[Stored data]
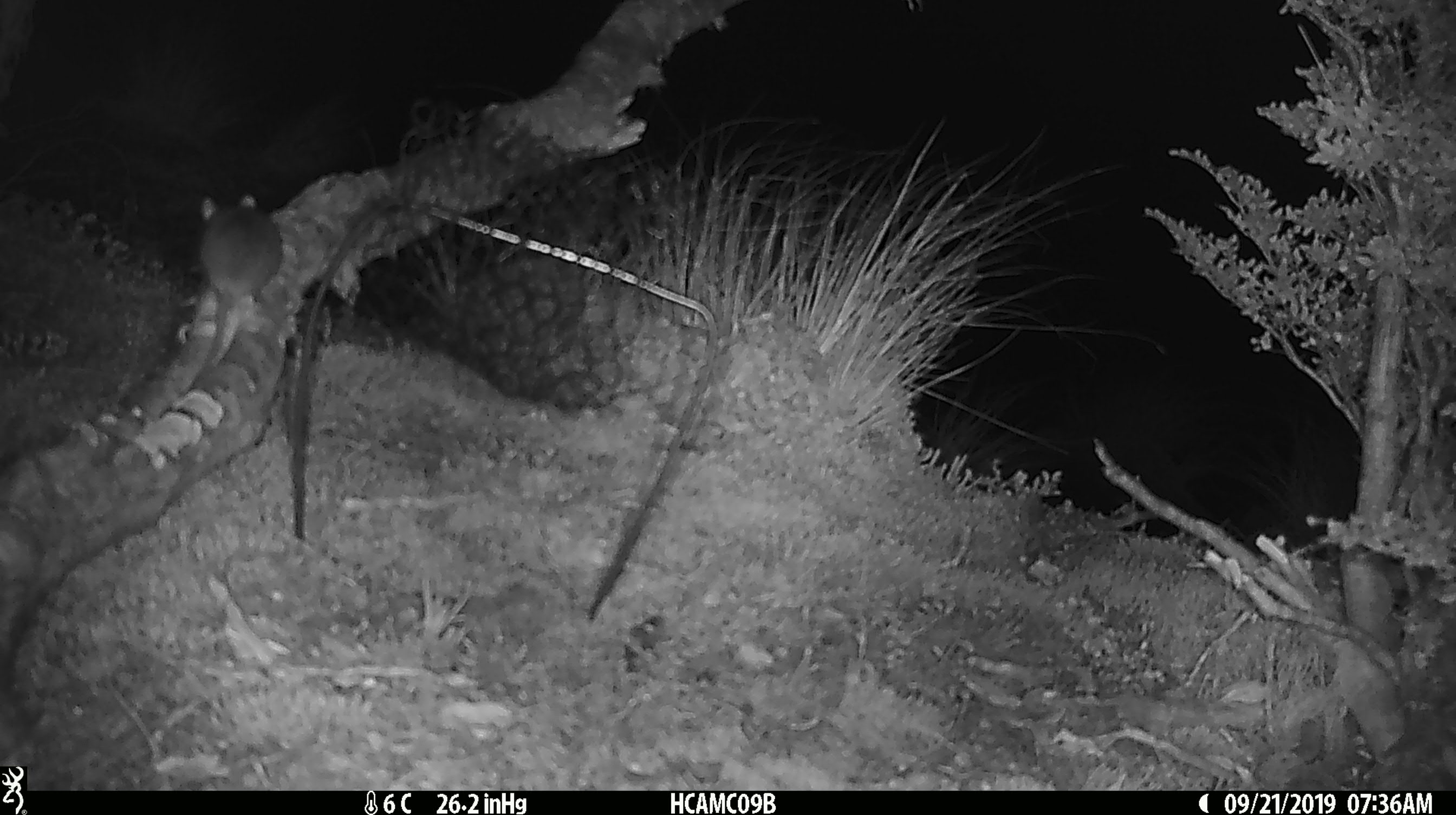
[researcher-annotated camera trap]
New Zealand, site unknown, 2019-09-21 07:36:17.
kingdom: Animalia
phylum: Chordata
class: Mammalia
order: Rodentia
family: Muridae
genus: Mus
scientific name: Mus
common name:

▸ **The problem**: Without the pictures, copy out all the records above exactly.

▸ **Response area**:
[researcher-annotated camera trap]
New Zealand, site unknown, 2019-09-21 07:36:17.
kingdom: Animalia
phylum: Chordata
class: Mammalia
order: Rodentia
family: Muridae
genus: Mus
scientific name: Mus
common name:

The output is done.